The color has drained from Sloane’s face. “Yeah… most…”
“I don’t get it—”
“You ate a fucking person,” she blurts out.
I blink at Sloane once before pulling the bowl back to heave again.
“Oh my God, Rowan, it was really gross. You stuffed it in. Couldn’t get enough.”
I retch.
“You passed out while chewing. I had to scrape it off your tongue so you wouldn’t choke.”
I glare at her through watery eyes before vomiting again, though thankfully there’s not much left to get rid of.
“Did you know it was a rump roast? I tortured Thorsten until he told me. I had to dig human ass out of your mouth.”
“At least you didn’t fucking swallow it, Sloane. Why the fuck didn’t you stop me?”
“I tried, but you just went for it. Don’t you remember?”
Shit. I do remember.
I remember a lot more than that.
Sloane watches me a little too closely. She’s not as apathetic as she tries to appear. The longer I stare, the more her indifferent mask crumbles, and a faint blush rises beneath the freckles dusting her cheeks and nose.
This fucking girl. Panicking because I gave her a glimpse into how I feel.

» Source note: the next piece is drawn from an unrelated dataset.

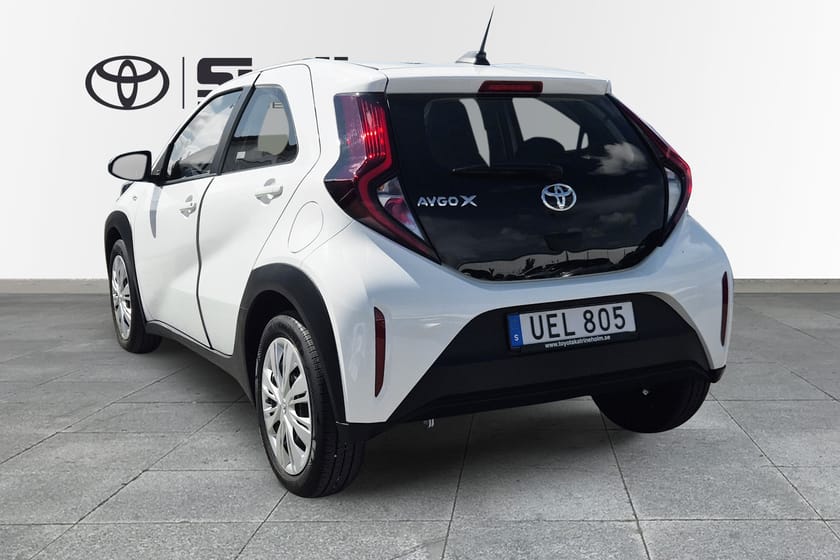 Bild 3 av Toyota Aygo X 1.0 M5 PLAY / Vinterhjul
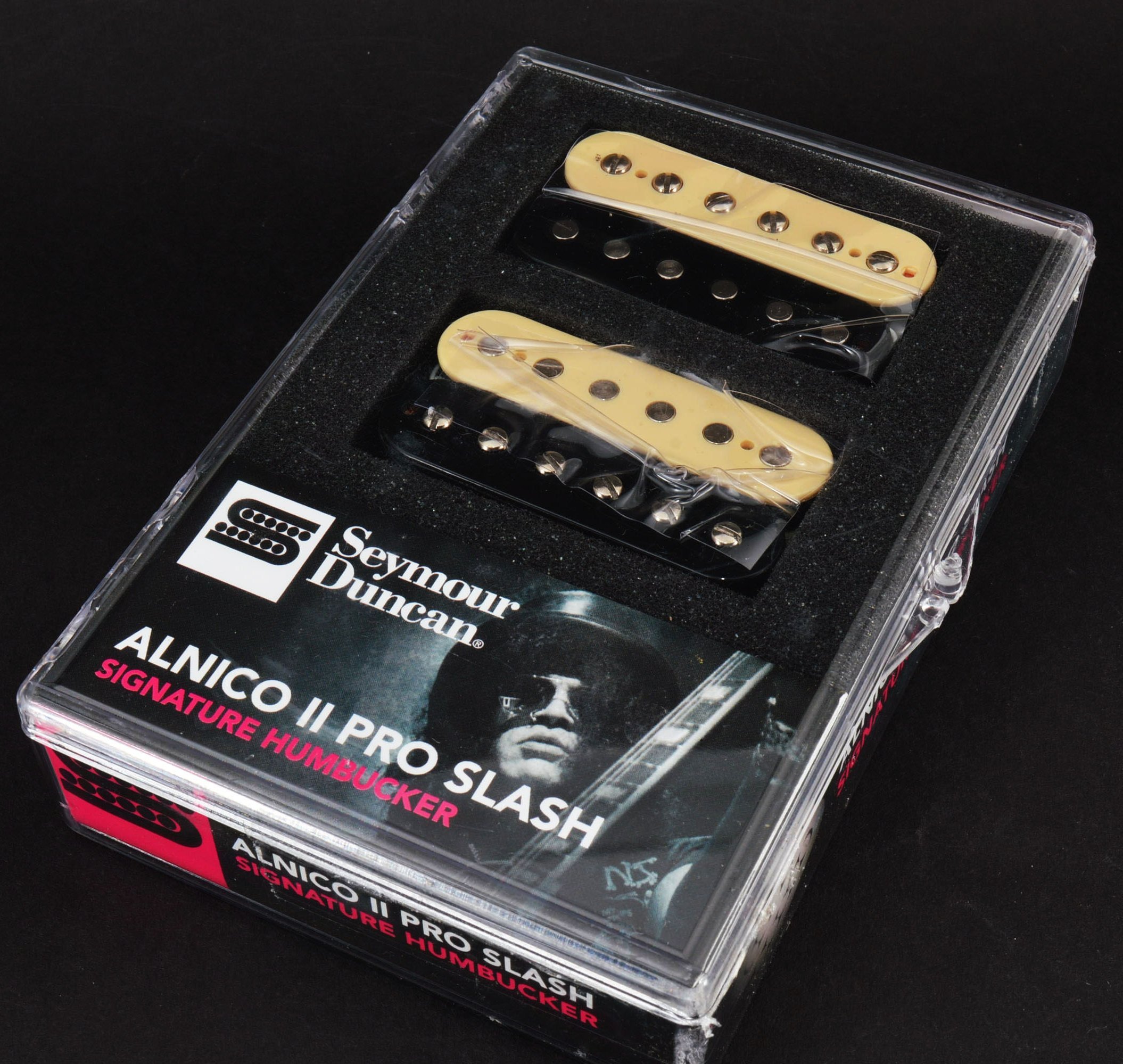 Amazon.co.jp: Seymour Duncan Alnico II Pro SLASH APH-2 n&b Set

Clearly nervous about a conversation she’s desperate not to have. Ready to fly.
And I would do anything to keep her around, even if it means taking a hammer to my own heart.
“No.” I shake my head as my gaze drifts toward the centerpiece. “The last thing I remember is David coming through the door with the trolley. I don’t recall anything after that.”
When I glance up, Sloane’s lips twitch. It’s almost a smile. Her eyes are a little softer.
Fuck.
Just as I suspected. She’s fucking relieved.
I’ll absorb the venom of this burning sting. I drop my head into my hands. She’ll never know I remember every second of my embarrassing, unrequited confession. I’ll never forget the way her skin flushed such a pretty shade of pink when I said she was beautiful. I would have crawled across the table to kiss those plump lips when they pursed as I spilled my secrets between us.
I need to get it through my fucking thick skull. She will never want more than this. But I refuse to lose her. Sloane is the only person in the world who can look at my monster and find a friend. And I know she needs a friend just as much as I do. Maybe more.
“Are you okay?” she asks, her voice barely more than a whisper.
“Yeah. It’s just the drugs,” I lie again. I make a vow right this instant that it will be the last lie I ever tell Sloane Sutherland. “I feel like shit.”
Truth.
“I imagine you do. I know how it goes,” she says. She pulls the bowl away when she seems reasonably sure I’m done. “Well, not the eating people part. I don’t know about that.”
I give her a half-hearted glare which only serves to brighten her smile before she turns away and carries the bowl to set it in the hall, muttering to herself about dealing with it later. There’s a groan of pain from the end of the table and I’m a little grateful for something else to focus on besides the burn in my throat.
I look toward Thorsten. And for the first time, I really focus on the scene around me.
“Orb Weaver,” I whisper, my breath catching in my chest at the beautiful horror of an intricate web that shimmers in the candlelight. “Sloane…how?”